(Saved entries)

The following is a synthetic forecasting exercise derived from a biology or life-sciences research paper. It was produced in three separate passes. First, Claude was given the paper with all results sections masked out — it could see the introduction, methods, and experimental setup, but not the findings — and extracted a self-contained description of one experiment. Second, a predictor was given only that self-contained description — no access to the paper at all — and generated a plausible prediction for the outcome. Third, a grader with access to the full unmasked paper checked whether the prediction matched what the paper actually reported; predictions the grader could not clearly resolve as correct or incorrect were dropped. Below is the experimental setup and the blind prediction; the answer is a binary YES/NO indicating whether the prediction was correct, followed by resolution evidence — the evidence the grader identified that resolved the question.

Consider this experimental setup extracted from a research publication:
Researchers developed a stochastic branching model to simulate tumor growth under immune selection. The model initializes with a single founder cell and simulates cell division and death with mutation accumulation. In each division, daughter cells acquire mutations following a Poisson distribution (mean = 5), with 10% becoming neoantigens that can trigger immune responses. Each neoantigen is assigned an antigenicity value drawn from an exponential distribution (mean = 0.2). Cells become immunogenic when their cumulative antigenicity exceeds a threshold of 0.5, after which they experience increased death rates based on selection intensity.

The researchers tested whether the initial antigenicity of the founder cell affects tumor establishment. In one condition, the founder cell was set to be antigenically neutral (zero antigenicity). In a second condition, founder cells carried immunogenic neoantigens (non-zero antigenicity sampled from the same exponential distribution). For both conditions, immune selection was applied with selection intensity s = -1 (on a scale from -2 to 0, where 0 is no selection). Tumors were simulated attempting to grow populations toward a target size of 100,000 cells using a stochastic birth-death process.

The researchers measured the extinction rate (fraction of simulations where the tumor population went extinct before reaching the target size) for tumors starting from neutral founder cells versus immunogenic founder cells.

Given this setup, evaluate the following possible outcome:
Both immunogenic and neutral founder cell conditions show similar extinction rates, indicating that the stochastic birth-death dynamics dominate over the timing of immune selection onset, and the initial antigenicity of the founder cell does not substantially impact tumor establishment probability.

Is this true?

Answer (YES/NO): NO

## Your task
For this exercise, restate each of the entries without any deviation.

## Completed task
The following is a synthetic forecasting exercise derived from a biology or life-sciences research paper. It was produced in three separate passes. First, Claude was given the paper with all results sections masked out — it could see the introduction, methods, and experimental setup, but not the findings — and extracted a self-contained description of one experiment. Second, a predictor was given only that self-contained description — no access to the paper at all — and generated a plausible prediction for the outcome. Third, a grader with access to the full unmasked paper checked whether the prediction matched what the paper actually reported; predictions the grader could not clearly resolve as correct or incorrect were dropped. Below is the experimental setup and the blind prediction; the answer is a binary YES/NO indicating whether the prediction was correct, followed by resolution evidence — the evidence the grader identified that resolved the question.

Consider this experimental setup extracted from a research publication:
Researchers developed a stochastic branching model to simulate tumor growth under immune selection. The model initializes with a single founder cell and simulates cell division and death with mutation accumulation. In each division, daughter cells acquire mutations following a Poisson distribution (mean = 5), with 10% becoming neoantigens that can trigger immune responses. Each neoantigen is assigned an antigenicity value drawn from an exponential distribution (mean = 0.2). Cells become immunogenic when their cumulative antigenicity exceeds a threshold of 0.5, after which they experience increased death rates based on selection intensity.

The researchers tested whether the initial antigenicity of the founder cell affects tumor establishment. In one condition, the founder cell was set to be antigenically neutral (zero antigenicity). In a second condition, founder cells carried immunogenic neoantigens (non-zero antigenicity sampled from the same exponential distribution). For both conditions, immune selection was applied with selection intensity s = -1 (on a scale from -2 to 0, where 0 is no selection). Tumors were simulated attempting to grow populations toward a target size of 100,000 cells using a stochastic birth-death process.

The researchers measured the extinction rate (fraction of simulations where the tumor population went extinct before reaching the target size) for tumors starting from neutral founder cells versus immunogenic founder cells.

Given this setup, evaluate the following possible outcome:
Both immunogenic and neutral founder cell conditions show similar extinction rates, indicating that the stochastic birth-death dynamics dominate over the timing of immune selection onset, and the initial antigenicity of the founder cell does not substantially impact tumor establishment probability.

Is this true?

Answer (YES/NO): NO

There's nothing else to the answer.